◆ DIRECTION ◆
Copy the stretch from the line containing "Is the blurred" through the line containing "0.46 meters", swapping "dark hair" for "black hair" and leaving everything else the same.

--- Start of RECORDS SUPPLIED ---

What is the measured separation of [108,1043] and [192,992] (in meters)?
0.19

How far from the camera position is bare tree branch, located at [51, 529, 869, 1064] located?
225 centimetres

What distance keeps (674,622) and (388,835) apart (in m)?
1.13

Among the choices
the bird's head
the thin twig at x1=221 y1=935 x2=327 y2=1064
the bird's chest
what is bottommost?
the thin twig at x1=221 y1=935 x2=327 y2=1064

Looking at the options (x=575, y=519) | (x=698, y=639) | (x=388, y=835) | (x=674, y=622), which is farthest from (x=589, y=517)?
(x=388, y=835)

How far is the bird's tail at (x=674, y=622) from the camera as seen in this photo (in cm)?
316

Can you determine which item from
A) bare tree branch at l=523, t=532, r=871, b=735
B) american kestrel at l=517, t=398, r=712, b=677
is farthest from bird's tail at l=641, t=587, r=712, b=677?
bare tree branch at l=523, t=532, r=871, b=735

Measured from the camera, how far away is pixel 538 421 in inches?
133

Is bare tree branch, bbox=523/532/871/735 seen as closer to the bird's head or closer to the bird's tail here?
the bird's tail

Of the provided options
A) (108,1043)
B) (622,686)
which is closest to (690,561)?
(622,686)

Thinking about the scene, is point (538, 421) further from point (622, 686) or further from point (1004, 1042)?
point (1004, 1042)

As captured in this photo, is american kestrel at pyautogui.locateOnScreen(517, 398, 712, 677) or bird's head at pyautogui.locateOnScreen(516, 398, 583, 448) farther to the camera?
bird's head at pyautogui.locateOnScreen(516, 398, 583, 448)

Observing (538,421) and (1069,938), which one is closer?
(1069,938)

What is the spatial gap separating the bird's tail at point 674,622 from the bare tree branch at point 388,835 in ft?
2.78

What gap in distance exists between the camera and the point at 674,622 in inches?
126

--- End of RECORDS SUPPLIED ---
--- Start of RECORDS SUPPLIED ---

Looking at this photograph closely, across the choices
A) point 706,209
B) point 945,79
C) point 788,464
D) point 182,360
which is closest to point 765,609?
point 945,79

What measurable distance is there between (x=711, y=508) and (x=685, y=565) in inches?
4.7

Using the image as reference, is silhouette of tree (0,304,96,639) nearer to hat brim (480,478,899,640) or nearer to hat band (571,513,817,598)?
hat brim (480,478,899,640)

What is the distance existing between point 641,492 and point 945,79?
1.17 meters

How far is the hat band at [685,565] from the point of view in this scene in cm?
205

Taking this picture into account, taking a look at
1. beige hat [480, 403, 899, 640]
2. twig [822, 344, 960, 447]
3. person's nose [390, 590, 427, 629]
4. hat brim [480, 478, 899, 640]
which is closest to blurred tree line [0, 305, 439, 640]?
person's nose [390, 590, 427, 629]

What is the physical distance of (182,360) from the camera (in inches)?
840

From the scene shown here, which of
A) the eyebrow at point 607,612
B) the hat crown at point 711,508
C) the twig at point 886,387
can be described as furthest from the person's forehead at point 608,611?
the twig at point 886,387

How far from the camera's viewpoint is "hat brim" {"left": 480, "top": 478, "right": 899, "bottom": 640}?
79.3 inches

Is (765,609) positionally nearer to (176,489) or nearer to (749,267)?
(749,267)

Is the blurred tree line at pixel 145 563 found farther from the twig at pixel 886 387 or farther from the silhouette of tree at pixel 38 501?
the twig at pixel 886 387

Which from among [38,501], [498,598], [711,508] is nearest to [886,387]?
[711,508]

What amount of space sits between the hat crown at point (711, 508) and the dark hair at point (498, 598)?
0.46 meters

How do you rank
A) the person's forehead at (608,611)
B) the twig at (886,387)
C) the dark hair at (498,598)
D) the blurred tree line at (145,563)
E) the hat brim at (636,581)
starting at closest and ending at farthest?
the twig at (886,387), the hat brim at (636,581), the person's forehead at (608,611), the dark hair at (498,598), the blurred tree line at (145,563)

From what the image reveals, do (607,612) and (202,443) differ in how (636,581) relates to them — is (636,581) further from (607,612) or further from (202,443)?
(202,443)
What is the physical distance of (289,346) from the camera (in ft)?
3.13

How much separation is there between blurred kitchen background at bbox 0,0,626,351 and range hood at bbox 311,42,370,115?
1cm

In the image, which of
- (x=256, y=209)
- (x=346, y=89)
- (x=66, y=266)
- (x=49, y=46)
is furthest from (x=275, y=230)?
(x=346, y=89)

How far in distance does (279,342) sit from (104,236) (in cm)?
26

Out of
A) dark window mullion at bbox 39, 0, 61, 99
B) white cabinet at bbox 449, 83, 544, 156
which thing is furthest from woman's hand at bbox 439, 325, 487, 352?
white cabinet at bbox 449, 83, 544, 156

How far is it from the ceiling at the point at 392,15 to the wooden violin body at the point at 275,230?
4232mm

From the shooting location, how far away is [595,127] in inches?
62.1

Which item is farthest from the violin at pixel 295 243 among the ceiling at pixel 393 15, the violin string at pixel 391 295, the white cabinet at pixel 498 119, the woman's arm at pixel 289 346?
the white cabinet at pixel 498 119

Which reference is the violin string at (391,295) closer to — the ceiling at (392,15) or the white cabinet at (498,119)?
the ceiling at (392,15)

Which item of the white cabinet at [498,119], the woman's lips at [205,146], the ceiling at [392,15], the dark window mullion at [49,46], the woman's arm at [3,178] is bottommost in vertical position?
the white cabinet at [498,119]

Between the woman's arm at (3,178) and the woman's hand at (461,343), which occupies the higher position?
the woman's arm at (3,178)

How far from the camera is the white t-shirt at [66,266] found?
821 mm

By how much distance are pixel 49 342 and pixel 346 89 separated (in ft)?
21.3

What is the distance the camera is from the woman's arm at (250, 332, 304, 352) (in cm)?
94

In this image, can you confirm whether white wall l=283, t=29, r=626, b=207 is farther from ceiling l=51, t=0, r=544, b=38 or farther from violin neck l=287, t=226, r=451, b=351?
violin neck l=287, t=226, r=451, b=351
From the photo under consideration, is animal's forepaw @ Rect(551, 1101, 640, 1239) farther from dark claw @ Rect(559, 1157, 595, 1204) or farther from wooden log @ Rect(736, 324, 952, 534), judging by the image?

--- End of RECORDS SUPPLIED ---

◆ TASK RESPONSE ◆
Is the blurred tree line at pixel 145 563 found farther from the twig at pixel 886 387 or farther from the silhouette of tree at pixel 38 501?
the twig at pixel 886 387

Which from among [38,501], [498,598], [711,508] is nearest to [886,387]?
[711,508]

What amount of space sits between the hat crown at point (711, 508) and the black hair at point (498, 598)?
0.46 meters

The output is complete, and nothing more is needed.